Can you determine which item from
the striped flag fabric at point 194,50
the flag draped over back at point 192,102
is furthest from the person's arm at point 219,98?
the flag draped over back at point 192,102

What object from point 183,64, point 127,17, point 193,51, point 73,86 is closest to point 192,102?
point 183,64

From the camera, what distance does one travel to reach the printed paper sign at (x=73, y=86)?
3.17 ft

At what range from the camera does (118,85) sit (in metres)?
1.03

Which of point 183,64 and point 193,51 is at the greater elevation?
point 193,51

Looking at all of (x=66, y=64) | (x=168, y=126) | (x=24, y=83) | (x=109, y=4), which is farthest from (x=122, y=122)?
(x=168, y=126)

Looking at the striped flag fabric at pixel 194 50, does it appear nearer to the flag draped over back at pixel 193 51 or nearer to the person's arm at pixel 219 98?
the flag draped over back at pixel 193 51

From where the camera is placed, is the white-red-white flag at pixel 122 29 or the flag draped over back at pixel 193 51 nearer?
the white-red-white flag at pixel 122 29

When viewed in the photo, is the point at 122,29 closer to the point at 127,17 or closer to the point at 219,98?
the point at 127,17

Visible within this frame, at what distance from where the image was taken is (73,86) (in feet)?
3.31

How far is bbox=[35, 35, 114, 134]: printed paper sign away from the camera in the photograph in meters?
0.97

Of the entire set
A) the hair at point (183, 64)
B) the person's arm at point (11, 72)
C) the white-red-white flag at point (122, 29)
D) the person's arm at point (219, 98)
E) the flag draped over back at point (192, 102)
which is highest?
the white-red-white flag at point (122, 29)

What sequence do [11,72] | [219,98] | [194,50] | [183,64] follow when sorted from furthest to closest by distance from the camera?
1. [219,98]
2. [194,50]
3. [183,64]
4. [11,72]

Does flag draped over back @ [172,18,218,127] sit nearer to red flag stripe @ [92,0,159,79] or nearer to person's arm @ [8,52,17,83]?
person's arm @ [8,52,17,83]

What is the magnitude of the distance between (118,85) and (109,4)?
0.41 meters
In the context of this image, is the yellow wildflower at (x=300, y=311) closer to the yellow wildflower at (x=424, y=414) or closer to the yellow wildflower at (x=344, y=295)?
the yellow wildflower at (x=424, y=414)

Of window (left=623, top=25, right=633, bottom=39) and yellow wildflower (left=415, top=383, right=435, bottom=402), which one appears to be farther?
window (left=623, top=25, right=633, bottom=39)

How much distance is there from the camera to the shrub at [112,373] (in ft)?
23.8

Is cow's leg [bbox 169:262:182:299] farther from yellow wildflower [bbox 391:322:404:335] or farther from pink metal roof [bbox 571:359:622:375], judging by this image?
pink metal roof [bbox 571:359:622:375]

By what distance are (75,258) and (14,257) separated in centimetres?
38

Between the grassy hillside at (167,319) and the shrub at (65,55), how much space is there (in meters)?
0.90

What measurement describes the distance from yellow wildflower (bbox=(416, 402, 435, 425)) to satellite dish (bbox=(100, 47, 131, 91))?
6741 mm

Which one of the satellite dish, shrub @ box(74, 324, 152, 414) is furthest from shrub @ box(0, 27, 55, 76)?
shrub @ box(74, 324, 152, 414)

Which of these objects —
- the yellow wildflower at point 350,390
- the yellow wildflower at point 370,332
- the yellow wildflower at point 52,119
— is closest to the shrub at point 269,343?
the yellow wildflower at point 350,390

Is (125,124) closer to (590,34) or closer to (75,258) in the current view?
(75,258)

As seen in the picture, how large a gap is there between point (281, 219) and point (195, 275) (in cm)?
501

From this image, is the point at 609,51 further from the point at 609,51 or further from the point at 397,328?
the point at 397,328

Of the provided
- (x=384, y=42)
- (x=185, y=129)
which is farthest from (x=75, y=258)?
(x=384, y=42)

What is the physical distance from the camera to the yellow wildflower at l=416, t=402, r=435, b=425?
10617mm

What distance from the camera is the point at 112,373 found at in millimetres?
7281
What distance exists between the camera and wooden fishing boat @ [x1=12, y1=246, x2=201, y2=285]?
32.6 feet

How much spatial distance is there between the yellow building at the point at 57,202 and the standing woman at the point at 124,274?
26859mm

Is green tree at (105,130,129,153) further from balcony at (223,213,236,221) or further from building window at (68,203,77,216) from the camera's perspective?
====
### WRITTEN INSTRUCTION
Extract every line of the entries above and reproduce each one without any change.

### RESULT FOR THIS EXERCISE
Can you determine which item from
the striped flag fabric at point 194,50
the flag draped over back at point 192,102
is furthest from the person's arm at point 219,98?
the flag draped over back at point 192,102

What object from point 183,64, point 127,17, point 193,51, point 73,86 is closest to point 192,102?
point 183,64

From the camera, what distance does one travel to reach the printed paper sign at (x=73, y=86)?
3.17 ft

At what range from the camera does (118,85) sit (in metres)?
1.03

Which of point 183,64 and point 193,51 is at the greater elevation?
point 193,51

Looking at all of (x=66, y=64) | (x=168, y=126) | (x=24, y=83) | (x=109, y=4), which is farthest from (x=122, y=122)?
(x=168, y=126)

Looking at the striped flag fabric at pixel 194 50, does it appear nearer to the flag draped over back at pixel 193 51 or nearer to the person's arm at pixel 219 98?
the flag draped over back at pixel 193 51

From where the camera is placed, is the white-red-white flag at pixel 122 29 or the flag draped over back at pixel 193 51 nearer?
the white-red-white flag at pixel 122 29

When viewed in the photo, is the point at 122,29 closer to the point at 127,17 or closer to the point at 219,98?
the point at 127,17

Visible within this frame, at what distance from where the image was taken is (73,86) (in feet)?
3.31

How far is bbox=[35, 35, 114, 134]: printed paper sign away from the camera in the photograph in meters?
0.97

Of the entire set
A) the hair at point (183, 64)
B) the person's arm at point (11, 72)
C) the white-red-white flag at point (122, 29)
D) the person's arm at point (219, 98)
E) the flag draped over back at point (192, 102)
which is highest?
the white-red-white flag at point (122, 29)

What sequence do [11,72] | [219,98] | [194,50] | [183,64] follow when sorted from furthest to closest by distance from the camera?
1. [219,98]
2. [194,50]
3. [183,64]
4. [11,72]

Does flag draped over back @ [172,18,218,127] sit nearer to red flag stripe @ [92,0,159,79] or nearer to person's arm @ [8,52,17,83]?
person's arm @ [8,52,17,83]

What is the magnitude of the distance between (118,85) and (109,4)?
0.41 meters
In the context of this image, is the yellow wildflower at (x=300, y=311) closer to the yellow wildflower at (x=424, y=414) or closer to the yellow wildflower at (x=344, y=295)?
the yellow wildflower at (x=424, y=414)

Of window (left=623, top=25, right=633, bottom=39) and yellow wildflower (left=415, top=383, right=435, bottom=402), which one appears to be farther?
window (left=623, top=25, right=633, bottom=39)

How much distance is there from the camera to the shrub at [112,373] (in ft)?
23.8

Is cow's leg [bbox 169:262:182:299] farther from yellow wildflower [bbox 391:322:404:335] or farther from pink metal roof [bbox 571:359:622:375], judging by this image?
pink metal roof [bbox 571:359:622:375]

By what distance are (75,258) and (14,257) separated in centimetres?
38

Between the grassy hillside at (167,319) and the shrub at (65,55), how much space is there (in meters)?
0.90

What measurement describes the distance from yellow wildflower (bbox=(416, 402, 435, 425)) to satellite dish (bbox=(100, 47, 131, 91))?
6741 mm

Which one of the satellite dish, shrub @ box(74, 324, 152, 414) is furthest from shrub @ box(0, 27, 55, 76)?
shrub @ box(74, 324, 152, 414)

Which of these objects —
- the yellow wildflower at point 350,390
- the yellow wildflower at point 370,332
- the yellow wildflower at point 52,119
— is closest to the shrub at point 269,343?
the yellow wildflower at point 350,390

Is (125,124) closer to (590,34) or closer to (75,258) in the current view?
(75,258)

As seen in the picture, how large a gap is there between point (281, 219) and point (195, 275) (in cm)?
501

From this image, is the point at 609,51 further from the point at 609,51 or further from the point at 397,328?
the point at 397,328

Of the provided
- (x=384, y=42)
- (x=185, y=129)
which is farthest from (x=75, y=258)?
(x=384, y=42)

What is the physical distance from the camera to the yellow wildflower at l=416, t=402, r=435, b=425?
10617mm

What distance from the camera is the point at 112,373 found at in millimetres?
7281
What distance exists between the camera and wooden fishing boat @ [x1=12, y1=246, x2=201, y2=285]?
32.6 feet

How much spatial distance is there between the yellow building at the point at 57,202 and the standing woman at the point at 124,274?
26859mm

Is green tree at (105,130,129,153) further from balcony at (223,213,236,221) or further from building window at (68,203,77,216) from the camera's perspective?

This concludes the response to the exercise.